A robust stress analysis method for fatigue life prediction of welded structures

Abstract

In the case of structural weldments, the procedure for estimating fatigue life requires information concerning geometry of the object, loads, and material. Detailed knowledge of stress fields in the critical regions of weldments is used to determine the fatigue life. The main theme of the research discussed in this paper is to provide details of the methodology which has been developed to determine the peak stress and associated non-linear through-thickness stress distribution at the critical weld toe crack plane by using only the geometry-dependent stress concentration factors along with appropriate unique reference stress calculated in an efficient manner, e.g., without modeling geometrical weld toe details. The peak stress at the weld toe can be subsequently used for estimating the fatigue crack initiation life.

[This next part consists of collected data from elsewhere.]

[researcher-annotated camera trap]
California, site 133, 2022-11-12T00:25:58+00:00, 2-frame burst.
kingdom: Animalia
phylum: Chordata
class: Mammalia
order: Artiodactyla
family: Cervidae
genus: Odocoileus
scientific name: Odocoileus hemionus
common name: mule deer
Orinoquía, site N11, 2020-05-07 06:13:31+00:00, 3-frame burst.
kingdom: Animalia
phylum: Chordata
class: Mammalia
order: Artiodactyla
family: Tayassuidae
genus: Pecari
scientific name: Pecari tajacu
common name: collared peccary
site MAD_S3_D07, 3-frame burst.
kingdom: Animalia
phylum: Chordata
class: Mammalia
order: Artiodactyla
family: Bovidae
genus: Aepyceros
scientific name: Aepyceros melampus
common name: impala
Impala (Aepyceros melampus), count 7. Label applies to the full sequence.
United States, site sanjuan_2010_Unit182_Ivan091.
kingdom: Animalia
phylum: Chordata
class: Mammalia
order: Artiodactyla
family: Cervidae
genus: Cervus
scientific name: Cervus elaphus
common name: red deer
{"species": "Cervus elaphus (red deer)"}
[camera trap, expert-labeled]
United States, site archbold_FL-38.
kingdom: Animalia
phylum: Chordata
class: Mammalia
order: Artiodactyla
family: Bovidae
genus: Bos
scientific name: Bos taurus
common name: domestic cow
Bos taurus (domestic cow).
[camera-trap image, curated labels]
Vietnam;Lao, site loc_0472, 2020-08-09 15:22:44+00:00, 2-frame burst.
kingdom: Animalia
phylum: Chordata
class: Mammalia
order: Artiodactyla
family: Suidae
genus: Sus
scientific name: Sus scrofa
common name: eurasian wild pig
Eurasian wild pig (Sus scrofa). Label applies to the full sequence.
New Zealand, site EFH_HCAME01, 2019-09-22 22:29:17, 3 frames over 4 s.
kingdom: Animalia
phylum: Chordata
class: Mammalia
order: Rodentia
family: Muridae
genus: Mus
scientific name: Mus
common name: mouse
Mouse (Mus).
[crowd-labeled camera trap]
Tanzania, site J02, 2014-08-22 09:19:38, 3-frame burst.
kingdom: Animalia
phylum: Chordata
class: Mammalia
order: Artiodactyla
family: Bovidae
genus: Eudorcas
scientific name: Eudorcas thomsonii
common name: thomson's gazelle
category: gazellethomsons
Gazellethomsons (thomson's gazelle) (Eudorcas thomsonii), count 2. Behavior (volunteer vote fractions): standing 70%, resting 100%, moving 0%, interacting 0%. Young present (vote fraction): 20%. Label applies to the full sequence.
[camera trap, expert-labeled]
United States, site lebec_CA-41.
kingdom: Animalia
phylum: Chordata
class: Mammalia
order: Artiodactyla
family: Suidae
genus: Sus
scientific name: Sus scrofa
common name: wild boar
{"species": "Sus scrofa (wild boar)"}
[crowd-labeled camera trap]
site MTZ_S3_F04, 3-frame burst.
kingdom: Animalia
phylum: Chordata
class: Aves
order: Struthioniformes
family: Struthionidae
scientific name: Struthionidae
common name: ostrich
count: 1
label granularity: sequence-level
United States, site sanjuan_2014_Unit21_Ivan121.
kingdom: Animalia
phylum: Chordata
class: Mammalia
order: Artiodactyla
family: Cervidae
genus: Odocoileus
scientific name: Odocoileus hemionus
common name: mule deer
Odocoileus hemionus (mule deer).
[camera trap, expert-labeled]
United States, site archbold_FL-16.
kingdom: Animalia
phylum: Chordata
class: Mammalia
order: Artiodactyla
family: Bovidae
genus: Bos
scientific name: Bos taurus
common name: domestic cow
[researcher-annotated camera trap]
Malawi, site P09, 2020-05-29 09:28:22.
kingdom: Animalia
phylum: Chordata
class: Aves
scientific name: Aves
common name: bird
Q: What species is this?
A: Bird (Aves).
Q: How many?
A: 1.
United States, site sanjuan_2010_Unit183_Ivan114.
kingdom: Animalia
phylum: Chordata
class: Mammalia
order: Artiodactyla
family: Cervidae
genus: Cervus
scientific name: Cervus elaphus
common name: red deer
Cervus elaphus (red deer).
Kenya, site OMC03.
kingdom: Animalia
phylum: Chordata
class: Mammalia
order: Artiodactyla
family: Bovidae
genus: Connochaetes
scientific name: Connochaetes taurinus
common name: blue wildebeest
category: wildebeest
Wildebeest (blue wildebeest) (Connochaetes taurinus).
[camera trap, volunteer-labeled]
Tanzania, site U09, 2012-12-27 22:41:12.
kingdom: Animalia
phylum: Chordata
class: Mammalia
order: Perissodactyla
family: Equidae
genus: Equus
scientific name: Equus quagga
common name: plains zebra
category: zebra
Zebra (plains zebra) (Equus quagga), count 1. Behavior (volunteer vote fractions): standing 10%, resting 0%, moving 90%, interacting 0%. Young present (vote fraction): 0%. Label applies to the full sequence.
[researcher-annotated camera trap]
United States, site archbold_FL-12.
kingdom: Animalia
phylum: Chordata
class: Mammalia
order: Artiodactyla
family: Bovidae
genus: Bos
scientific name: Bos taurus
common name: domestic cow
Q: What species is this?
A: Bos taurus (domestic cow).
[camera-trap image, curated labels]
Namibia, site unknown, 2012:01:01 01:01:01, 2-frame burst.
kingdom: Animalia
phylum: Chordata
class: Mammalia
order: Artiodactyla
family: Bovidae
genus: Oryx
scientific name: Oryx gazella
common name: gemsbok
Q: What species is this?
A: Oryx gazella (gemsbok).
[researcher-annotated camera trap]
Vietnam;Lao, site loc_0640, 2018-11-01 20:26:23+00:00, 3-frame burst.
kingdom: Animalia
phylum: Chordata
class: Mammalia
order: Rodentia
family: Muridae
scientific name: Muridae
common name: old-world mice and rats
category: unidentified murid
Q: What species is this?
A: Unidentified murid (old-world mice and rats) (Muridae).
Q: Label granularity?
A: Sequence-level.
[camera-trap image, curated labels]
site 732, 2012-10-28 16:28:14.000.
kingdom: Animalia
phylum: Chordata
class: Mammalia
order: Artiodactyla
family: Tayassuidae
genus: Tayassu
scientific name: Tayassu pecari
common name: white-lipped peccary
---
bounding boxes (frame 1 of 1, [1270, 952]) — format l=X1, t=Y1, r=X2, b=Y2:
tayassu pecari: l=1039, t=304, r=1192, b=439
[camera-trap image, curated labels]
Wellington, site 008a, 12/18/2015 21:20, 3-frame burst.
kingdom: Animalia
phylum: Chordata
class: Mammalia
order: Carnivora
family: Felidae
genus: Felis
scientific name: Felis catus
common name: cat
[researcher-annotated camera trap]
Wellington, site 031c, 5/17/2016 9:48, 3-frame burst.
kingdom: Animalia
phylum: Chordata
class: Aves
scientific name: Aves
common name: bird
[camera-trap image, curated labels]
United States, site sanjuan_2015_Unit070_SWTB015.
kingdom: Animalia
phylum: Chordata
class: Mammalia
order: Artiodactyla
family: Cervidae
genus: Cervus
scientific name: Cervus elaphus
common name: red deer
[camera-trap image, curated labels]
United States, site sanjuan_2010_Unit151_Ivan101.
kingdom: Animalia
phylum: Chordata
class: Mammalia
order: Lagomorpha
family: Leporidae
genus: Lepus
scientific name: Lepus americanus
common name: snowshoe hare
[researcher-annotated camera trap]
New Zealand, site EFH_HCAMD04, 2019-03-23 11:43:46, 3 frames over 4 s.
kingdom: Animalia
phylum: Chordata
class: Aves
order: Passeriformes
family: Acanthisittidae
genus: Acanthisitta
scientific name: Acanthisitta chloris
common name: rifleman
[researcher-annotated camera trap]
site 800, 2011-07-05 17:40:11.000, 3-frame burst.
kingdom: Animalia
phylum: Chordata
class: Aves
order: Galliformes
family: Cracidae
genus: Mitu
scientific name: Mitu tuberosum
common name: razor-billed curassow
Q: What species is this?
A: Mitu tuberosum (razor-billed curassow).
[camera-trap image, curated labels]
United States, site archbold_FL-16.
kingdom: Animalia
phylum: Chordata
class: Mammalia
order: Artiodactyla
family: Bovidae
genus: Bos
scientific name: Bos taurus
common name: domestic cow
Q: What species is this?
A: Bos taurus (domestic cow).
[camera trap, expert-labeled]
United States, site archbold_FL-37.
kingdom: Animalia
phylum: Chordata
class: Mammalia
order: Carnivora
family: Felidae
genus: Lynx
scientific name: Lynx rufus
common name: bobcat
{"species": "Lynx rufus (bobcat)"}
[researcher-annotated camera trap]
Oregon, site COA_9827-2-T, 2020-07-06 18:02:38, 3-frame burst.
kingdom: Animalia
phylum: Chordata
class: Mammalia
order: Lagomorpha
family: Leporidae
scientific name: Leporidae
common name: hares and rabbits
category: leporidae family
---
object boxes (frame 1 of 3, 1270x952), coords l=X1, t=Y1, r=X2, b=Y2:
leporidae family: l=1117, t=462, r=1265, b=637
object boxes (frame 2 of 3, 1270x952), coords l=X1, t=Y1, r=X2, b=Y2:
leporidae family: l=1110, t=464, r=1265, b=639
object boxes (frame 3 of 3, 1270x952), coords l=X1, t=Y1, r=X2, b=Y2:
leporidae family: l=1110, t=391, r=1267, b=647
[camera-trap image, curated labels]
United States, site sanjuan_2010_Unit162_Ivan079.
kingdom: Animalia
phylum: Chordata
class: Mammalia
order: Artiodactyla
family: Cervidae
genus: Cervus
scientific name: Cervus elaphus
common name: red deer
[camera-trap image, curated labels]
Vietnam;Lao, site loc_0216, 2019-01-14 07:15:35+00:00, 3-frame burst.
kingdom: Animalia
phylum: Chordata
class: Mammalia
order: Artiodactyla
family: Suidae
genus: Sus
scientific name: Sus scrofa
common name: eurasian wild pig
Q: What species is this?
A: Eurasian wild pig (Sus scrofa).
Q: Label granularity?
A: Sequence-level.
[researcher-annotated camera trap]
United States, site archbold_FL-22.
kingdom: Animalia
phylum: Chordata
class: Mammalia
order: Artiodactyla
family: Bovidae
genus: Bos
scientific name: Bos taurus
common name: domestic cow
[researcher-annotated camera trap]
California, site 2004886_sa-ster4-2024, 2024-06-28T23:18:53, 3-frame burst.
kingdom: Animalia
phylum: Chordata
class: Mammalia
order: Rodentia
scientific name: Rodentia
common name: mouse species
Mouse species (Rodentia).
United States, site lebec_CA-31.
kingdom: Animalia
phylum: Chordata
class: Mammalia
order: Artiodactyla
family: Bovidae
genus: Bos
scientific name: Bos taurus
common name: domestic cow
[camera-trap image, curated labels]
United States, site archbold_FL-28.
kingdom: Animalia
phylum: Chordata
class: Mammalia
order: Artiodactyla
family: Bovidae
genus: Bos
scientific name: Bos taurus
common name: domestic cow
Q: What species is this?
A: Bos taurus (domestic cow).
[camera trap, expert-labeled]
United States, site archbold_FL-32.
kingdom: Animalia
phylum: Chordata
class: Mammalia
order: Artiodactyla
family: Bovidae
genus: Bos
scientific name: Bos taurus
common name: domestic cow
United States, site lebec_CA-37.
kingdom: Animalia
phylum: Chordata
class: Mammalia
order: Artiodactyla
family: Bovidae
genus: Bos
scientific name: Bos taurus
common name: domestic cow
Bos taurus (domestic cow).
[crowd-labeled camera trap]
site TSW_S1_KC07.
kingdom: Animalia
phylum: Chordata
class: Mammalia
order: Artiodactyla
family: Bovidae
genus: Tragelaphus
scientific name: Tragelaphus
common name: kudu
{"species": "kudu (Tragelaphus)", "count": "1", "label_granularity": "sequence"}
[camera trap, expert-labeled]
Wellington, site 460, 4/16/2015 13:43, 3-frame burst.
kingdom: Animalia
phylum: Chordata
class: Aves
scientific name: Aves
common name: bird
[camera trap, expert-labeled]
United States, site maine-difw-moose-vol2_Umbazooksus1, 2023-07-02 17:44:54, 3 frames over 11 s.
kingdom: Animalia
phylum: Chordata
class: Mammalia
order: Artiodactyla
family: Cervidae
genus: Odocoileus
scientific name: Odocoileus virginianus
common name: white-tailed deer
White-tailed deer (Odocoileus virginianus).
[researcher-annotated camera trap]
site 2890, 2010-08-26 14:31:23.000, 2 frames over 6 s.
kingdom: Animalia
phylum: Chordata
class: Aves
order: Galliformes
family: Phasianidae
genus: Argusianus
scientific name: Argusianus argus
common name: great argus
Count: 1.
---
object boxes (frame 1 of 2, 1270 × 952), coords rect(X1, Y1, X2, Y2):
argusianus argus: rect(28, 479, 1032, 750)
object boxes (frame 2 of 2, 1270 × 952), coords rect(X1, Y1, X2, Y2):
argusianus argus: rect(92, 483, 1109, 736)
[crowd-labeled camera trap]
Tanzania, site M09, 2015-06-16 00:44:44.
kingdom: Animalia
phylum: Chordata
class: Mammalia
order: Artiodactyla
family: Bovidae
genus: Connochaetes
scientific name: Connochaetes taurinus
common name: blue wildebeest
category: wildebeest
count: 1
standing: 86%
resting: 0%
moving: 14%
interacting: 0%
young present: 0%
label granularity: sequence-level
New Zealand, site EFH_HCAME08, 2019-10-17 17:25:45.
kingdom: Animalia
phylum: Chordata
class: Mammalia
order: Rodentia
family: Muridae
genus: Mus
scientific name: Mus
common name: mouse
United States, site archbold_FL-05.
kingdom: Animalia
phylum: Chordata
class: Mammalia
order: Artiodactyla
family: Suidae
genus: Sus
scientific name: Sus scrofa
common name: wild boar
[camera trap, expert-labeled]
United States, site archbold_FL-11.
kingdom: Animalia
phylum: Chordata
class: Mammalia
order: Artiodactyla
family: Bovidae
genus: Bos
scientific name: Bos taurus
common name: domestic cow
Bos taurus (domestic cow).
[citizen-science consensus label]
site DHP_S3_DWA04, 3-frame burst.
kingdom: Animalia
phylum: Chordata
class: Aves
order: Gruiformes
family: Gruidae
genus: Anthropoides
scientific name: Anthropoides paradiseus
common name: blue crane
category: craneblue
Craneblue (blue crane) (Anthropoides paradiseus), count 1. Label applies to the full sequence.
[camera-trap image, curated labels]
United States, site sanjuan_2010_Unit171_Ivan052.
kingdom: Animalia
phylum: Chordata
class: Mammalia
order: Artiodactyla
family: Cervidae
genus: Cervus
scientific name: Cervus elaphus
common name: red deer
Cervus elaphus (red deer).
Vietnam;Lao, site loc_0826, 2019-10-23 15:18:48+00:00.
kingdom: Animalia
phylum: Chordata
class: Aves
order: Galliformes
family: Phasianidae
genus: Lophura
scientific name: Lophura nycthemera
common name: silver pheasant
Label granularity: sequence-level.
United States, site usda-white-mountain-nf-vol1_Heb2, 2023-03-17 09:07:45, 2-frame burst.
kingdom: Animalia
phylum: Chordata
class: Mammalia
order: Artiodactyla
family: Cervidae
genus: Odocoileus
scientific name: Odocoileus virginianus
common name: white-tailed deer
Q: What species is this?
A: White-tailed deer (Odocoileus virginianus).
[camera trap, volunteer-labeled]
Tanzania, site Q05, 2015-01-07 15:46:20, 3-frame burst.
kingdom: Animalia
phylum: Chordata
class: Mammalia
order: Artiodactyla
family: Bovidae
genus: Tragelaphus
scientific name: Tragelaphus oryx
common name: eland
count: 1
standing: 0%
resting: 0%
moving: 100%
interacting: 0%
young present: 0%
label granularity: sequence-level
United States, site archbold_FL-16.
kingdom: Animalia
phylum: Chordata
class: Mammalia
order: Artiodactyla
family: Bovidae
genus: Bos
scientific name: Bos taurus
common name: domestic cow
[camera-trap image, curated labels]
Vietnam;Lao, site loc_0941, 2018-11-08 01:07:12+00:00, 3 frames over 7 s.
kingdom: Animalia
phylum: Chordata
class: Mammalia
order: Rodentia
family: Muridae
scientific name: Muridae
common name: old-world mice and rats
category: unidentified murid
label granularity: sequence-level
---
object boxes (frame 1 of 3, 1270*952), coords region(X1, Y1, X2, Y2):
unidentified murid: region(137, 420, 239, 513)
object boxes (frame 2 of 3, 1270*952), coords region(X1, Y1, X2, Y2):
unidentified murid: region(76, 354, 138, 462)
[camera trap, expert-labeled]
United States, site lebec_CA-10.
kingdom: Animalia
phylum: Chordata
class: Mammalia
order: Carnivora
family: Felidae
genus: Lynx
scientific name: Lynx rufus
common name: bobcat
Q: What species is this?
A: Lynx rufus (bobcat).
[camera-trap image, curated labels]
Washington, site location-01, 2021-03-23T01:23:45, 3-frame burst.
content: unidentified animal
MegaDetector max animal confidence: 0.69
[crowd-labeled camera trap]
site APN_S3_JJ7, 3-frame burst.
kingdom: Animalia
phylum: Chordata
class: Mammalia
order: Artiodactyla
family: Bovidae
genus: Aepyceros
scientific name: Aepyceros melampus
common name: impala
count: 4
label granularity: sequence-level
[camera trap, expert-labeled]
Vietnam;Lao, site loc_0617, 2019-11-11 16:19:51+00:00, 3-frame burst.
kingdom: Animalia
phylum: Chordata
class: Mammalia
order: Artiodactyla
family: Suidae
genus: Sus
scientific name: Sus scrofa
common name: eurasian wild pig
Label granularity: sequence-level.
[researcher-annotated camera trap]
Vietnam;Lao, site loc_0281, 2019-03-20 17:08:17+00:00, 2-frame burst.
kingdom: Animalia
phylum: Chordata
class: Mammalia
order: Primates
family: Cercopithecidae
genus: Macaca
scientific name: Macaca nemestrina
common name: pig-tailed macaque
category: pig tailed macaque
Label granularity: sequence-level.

The non-linear through-thickness stress distribution and the weight function method can be used for the determination of stress intensity factors and for the analysis of subsequent fatigue crack growth. Accurate peak stress estimation requires 3D fine mesh finite element (FE) models, accounting for the micro-geometrical features, such as the weld toe angle and weld toe radius. Such models are computationally expensive and therefore impractical. On the other hand, stresses at the sharp weld corners obtained from 3D coarse FE meshes are inaccurate and cannot be used directly for fatigue life estimations. This paper describes a robust, sufficiently accurate, and efficient stress analysis method for fatigue life estimation of welded structures based on 3D FE coarse mesh models. Another objective is to establish a methodology which is capable of accounting for the actual variability of stress concentration factors at welds, welding defects such as misalignment, and incomplete penetration resulting from the manufacturing process. The methodology described in the paper has been validated by analyzing several weldments of varying geometrical and load configurations. The proposed methodology not only reduces conservative fatigue design of welded structures but also leads to significant savings concerning modeling and computation efforts.